# Returning to Bangkok



## samfisher999 (Jan 19, 2018)

Hi All,

I lived in Bangkok from 2000-2006, Sukhumvit Soi 26 and worked mostly for expat business', doing creative / media / web work. It was a good time but eventually we decided to return to the UK.

Last year my long term relationship failed and I've grown tired of the west again and am considering moving back. I realise a lot will have changed in the years and just wondered how Bangkok was these days? I assume things like broadband are the norm now (I had 500k upload before I left and it was awesome!) along with mobile coverage etc etc?

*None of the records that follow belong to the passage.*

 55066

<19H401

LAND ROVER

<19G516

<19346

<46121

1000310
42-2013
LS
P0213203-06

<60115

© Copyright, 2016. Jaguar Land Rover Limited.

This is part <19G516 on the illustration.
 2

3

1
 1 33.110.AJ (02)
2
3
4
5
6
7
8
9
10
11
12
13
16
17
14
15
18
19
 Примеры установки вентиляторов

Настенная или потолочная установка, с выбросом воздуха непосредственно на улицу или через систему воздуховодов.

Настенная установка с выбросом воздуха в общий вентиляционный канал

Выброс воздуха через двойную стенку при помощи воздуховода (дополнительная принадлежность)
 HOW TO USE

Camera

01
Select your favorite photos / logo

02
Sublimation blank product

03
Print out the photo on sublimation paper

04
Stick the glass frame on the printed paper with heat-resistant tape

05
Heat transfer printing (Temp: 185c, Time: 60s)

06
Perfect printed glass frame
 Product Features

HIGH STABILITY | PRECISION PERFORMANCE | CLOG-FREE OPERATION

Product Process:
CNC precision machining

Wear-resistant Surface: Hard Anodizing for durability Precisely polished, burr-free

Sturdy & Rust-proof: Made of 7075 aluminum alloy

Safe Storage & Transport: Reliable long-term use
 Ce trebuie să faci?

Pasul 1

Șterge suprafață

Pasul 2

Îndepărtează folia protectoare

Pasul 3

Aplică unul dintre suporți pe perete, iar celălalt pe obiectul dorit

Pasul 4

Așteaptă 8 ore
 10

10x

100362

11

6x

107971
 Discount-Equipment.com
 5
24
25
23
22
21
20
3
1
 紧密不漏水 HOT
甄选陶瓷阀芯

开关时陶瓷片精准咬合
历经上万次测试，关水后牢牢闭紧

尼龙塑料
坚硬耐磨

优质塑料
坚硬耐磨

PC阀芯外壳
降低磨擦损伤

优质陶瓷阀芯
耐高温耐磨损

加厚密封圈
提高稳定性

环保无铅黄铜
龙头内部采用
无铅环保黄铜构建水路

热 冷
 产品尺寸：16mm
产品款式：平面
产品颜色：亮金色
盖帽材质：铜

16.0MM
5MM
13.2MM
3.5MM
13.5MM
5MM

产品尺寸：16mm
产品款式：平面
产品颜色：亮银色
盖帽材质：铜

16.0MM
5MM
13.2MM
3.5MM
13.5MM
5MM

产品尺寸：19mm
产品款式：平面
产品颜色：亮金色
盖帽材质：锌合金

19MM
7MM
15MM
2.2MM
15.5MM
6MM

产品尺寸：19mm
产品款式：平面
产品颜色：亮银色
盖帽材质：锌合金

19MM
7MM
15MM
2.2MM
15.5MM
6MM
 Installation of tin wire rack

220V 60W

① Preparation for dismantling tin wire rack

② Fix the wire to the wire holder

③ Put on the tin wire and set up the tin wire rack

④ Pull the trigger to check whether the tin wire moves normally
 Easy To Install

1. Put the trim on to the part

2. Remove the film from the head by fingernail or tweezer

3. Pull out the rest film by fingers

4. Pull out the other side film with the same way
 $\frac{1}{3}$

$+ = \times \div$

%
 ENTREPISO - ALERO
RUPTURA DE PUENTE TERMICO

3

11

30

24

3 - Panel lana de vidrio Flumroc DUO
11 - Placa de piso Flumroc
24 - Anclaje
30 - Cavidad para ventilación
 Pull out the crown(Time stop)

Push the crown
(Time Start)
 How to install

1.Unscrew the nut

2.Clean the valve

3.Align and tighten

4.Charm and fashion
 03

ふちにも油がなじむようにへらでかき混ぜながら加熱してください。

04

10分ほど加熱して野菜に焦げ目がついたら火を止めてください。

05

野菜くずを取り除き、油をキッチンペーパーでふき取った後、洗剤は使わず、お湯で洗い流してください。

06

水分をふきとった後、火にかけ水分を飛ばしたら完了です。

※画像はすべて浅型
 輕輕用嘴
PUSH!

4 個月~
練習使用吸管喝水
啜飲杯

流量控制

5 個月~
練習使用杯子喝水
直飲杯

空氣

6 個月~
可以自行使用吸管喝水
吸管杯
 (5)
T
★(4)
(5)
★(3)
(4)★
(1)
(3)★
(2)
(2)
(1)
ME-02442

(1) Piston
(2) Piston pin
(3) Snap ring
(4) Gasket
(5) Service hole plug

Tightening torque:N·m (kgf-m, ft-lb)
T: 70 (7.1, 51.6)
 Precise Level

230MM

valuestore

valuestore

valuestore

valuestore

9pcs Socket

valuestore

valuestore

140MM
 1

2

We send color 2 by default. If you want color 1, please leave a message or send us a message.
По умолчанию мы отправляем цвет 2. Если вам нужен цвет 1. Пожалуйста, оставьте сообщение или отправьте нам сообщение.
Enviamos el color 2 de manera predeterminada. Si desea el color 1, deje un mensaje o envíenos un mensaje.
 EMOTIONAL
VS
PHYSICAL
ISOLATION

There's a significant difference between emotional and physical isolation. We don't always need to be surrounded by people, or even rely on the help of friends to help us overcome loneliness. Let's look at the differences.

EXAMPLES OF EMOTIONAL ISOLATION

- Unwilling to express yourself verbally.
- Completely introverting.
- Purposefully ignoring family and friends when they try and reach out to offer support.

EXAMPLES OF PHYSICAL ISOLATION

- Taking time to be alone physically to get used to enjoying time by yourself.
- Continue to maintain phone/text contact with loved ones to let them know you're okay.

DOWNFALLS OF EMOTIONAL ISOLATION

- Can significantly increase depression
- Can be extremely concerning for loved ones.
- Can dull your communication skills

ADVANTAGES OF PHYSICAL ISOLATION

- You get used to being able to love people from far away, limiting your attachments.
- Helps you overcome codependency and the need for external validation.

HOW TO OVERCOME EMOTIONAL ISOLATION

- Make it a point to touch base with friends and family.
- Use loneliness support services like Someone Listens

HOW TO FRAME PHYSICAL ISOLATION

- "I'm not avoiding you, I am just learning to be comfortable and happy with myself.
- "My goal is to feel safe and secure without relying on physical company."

How is it renting and so on? We got a nice place through word of mouth and community and, again, I'd like to be near skytrain or underground (darn, forgot what that's callled).

I don't particularly want to go do the English teacher route and I'm aware of the can't-do-jobs-thais-can, but thoughts on this would be welcome.

Anyway, that's kind of my situation. I have a fair chunk of cash which I'd at least initially keep in a UK account and access via atm.

Thank you for any advice

S


----------



## dancebert (Jun 4, 2015)

samfisher999 said:


> Anyway, that's kind of my situation. I have a fair chunk of cash which I'd at least initially keep in a UK account and access via atm.


Don't know near enough about Bangkok or working to say anything. However, are you aware Thai banks have a 150-180 baht fee on each ATM withdrawal?


----------